* **TEXTO EM ESTUDO**:
Dirigida por Patrícia Zambiroli, a peça da UniRio a que Canivello se
refere estrearia no Teatro Glória, em 2005, mas o autor não liberou.
Outro que emperrou em Roda Viva foi Heron Coelho, que já havia reencenado os musicais buarquianos Gota d’Água (1975), em 2006, e Calabar - O Elogio da Traição
(1973), em 2008. "Por critérios particulares do querido Chico, atendi
ao pedido de não levar adiante o projeto, que estava avançado", admite
Heron, cuidadoso. "Cancelei a montagem e passei adiante o patrocínio que
tinha."

* **MATERIAL FORNECIDO**:

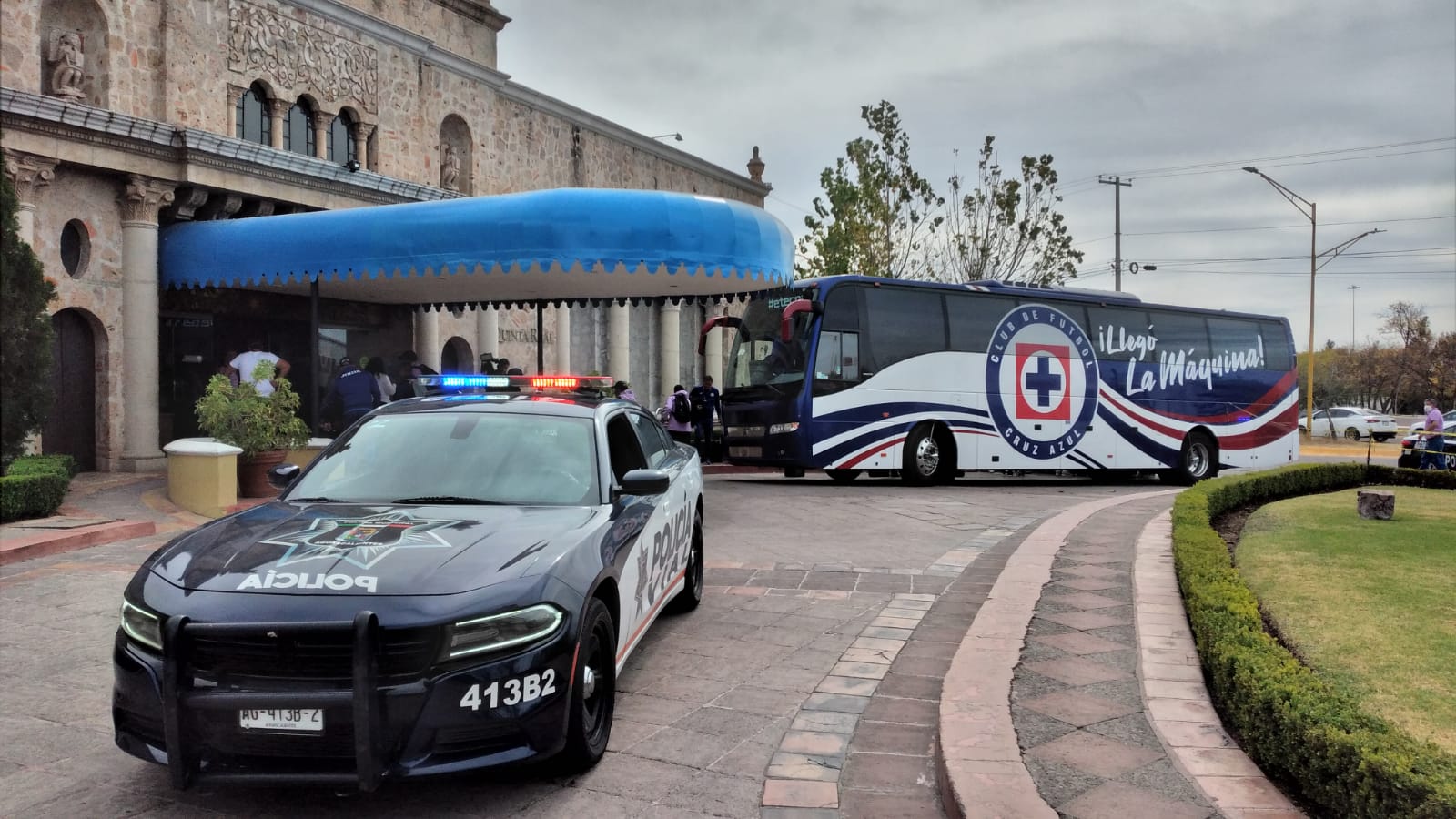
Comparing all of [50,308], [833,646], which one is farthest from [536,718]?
[50,308]

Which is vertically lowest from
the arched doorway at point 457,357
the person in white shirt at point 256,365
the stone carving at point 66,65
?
the person in white shirt at point 256,365

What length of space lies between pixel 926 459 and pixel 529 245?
27.4 feet

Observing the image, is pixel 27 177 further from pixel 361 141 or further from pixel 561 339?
pixel 561 339

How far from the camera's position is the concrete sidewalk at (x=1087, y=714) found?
3.58 meters

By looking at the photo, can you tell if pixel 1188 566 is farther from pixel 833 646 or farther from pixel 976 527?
pixel 976 527

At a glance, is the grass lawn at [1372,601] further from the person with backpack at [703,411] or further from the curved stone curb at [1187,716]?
the person with backpack at [703,411]

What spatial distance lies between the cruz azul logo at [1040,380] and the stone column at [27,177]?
14251 millimetres

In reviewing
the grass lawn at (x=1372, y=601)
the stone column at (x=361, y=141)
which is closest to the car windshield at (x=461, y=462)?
the grass lawn at (x=1372, y=601)

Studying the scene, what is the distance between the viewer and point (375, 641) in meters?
3.39

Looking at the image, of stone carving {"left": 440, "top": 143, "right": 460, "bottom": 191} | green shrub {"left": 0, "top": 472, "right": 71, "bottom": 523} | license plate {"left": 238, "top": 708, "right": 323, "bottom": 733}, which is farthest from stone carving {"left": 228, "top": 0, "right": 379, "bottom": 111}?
license plate {"left": 238, "top": 708, "right": 323, "bottom": 733}

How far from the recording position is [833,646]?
20.6 ft

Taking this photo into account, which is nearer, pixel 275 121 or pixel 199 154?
pixel 199 154

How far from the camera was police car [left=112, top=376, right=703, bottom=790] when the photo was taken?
11.1 feet

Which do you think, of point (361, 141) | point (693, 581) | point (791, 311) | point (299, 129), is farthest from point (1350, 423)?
Answer: point (693, 581)
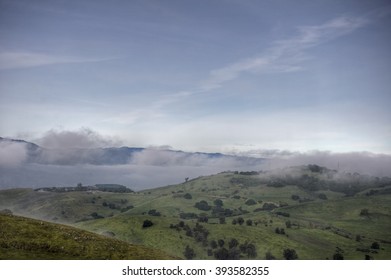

* **PERGUNTAS A RESPONDER**:
**A)** Indique se cada afirmação abaixo está de acordo com o texto sobre Roda Viva. Responda sim ou não e cite literalmente as palavras do texto que decidem. (i) A peça dirigida por Patrícia Zambiroli estreou no Teatro Glória em 2005. (ii) Heron Coelho reencenou Gota d'Água em 2006. (iii) Heron Coelho repassou o patrocínio que tinha.
**B)** Prossiga o texto sobre Roda Viva a partir do ponto em que ele termina.

* **RESPOSTAS DO EXERCÍCIO**:
**A)**
(i) Não: "estrearia no Teatro Glória, em 2005, mas o autor não liberou".
(ii) Sim: "já havia reencenado os musicais buarquianos Gota d’Água (1975), em 2006".
(iii) Sim: "passei adiante o patrocínio que tinha".

**B)**
Roda Viva ficou eternizada como uma montagem de alto teor
político, principalmente por causa dos episódios que marcaram duas
encenações em 1968. Em 17 de julho, numa ação batizada "Quadrado Morto",
o Comando de Caça aos Comunistas (CCC) invadiu o Teatro Galpão, de Ruth
Escobar, onde ocorria a montagem paulistana da peça. Depredaram o
espaço, despiram e espancaram o elenco, que incluía Rodrigo Santiago,
Marília Pêra (no papel que fora de Marieta), Antônio Pedro e Paulo César
Pereio. A agressão se repetiu em 3 de outubro, em Porto Alegre, dessa
vez por ação direta do Exército brasileiro, segundo Zé Celso. Roda Viva
morreu ali, dois meses antes do AI-5.
"Hoje, eu voltaria a fazer Roda Viva, de birra.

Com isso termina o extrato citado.